▶ [Your task] Go through the listing below and return each line that includes "ЩУПА".

▶ [Records supplied]
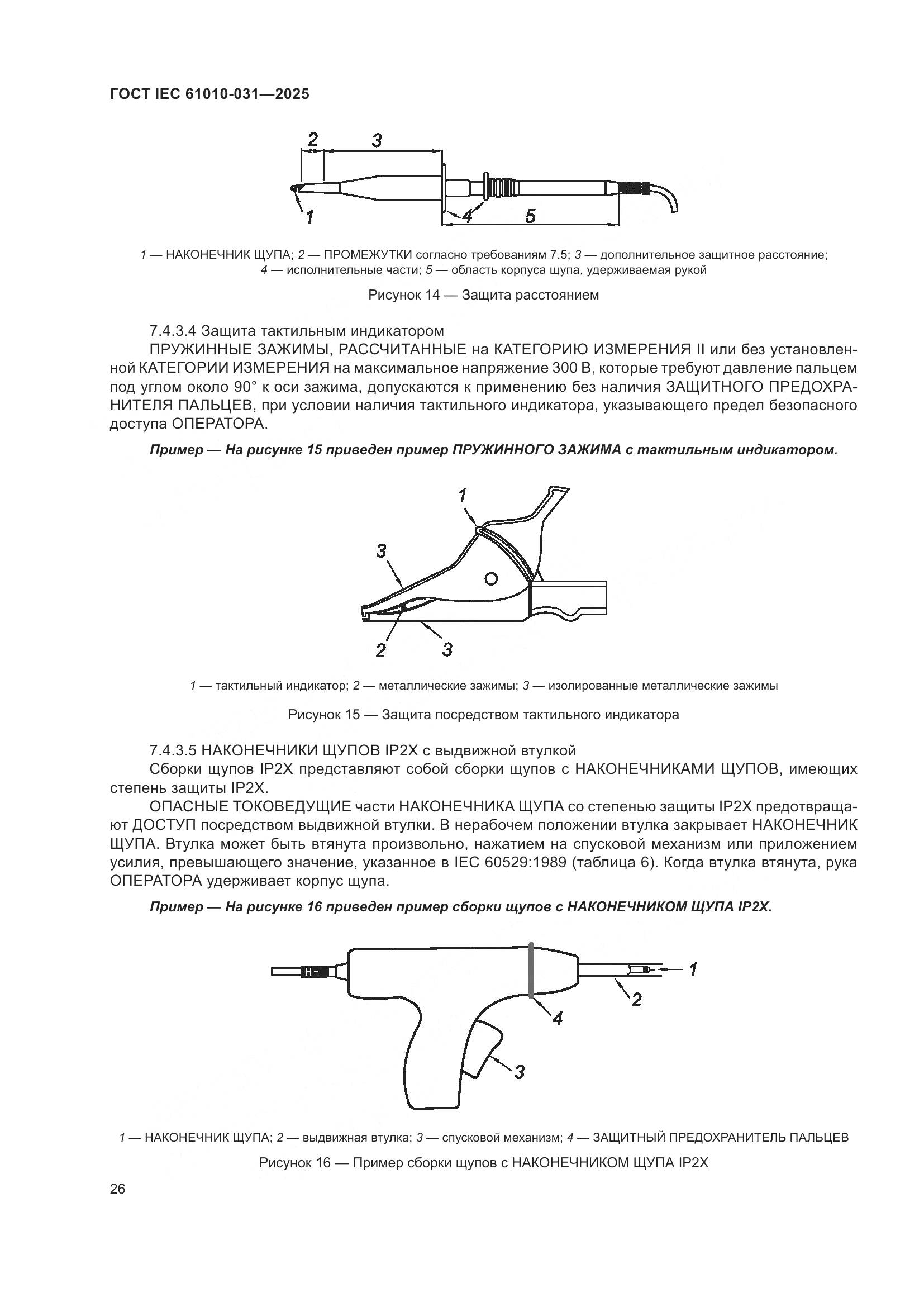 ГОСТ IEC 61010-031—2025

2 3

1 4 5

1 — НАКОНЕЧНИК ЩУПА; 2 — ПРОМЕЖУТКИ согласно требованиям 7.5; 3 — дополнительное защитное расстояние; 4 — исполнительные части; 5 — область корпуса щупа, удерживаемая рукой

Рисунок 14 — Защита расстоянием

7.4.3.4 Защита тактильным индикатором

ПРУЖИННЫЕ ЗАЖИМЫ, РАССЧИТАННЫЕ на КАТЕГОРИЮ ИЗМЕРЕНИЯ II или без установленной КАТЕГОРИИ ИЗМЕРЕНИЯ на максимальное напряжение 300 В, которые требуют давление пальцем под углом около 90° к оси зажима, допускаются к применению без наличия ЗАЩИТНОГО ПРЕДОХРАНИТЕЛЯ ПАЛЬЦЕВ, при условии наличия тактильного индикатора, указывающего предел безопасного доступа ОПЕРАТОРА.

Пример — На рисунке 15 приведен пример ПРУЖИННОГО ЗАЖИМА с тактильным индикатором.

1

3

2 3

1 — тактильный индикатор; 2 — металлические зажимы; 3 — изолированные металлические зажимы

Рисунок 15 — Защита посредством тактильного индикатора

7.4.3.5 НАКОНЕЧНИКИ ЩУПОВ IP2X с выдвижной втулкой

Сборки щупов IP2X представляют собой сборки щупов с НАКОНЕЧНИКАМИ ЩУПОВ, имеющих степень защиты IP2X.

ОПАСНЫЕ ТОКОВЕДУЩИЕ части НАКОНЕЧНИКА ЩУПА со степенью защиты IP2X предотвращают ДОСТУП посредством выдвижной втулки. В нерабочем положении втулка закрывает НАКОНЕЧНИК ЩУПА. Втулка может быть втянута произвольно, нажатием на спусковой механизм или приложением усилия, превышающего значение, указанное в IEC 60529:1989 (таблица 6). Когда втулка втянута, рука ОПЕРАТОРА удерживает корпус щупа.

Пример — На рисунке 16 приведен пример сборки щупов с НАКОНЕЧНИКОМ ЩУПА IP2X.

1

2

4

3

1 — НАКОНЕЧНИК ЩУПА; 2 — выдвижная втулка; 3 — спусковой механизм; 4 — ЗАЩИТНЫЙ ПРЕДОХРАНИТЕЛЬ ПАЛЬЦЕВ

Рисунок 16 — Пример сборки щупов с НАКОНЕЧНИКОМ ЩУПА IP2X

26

▶ [Answer to the exercise]
1 — НАКОНЕЧНИК ЩУПА; 2 — ПРОМЕЖУТКИ согласно требованиям 7.5; 3 — дополнительное защитное расстояние; 4 — исполнительные части; 5 — область корпуса щупа, удерживаемая рукой
ОПАСНЫЕ ТОКОВЕДУЩИЕ части НАКОНЕЧНИКА ЩУПА со степенью защиты IP2X предотвращают ДОСТУП посредством выдвижной втулки. В нерабочем положении втулка закрывает НАКОНЕЧНИК ЩУПА. Втулка может быть втянута произвольно, нажатием на спусковой механизм или приложением усилия, превышающего значение, указанное в IEC 60529:1989 (таблица 6). Когда втулка втянута, рука ОПЕРАТОРА удерживает корпус щупа.
Пример — На рисунке 16 приведен пример сборки щупов с НАКОНЕЧНИКОМ ЩУПА IP2X.
1 — НАКОНЕЧНИК ЩУПА; 2 — выдвижная втулка; 3 — спусковой механизм; 4 — ЗАЩИТНЫЙ ПРЕДОХРАНИТЕЛЬ ПАЛЬЦЕВ
Рисунок 16 — Пример сборки щупов с НАКОНЕЧНИКОМ ЩУПА IP2X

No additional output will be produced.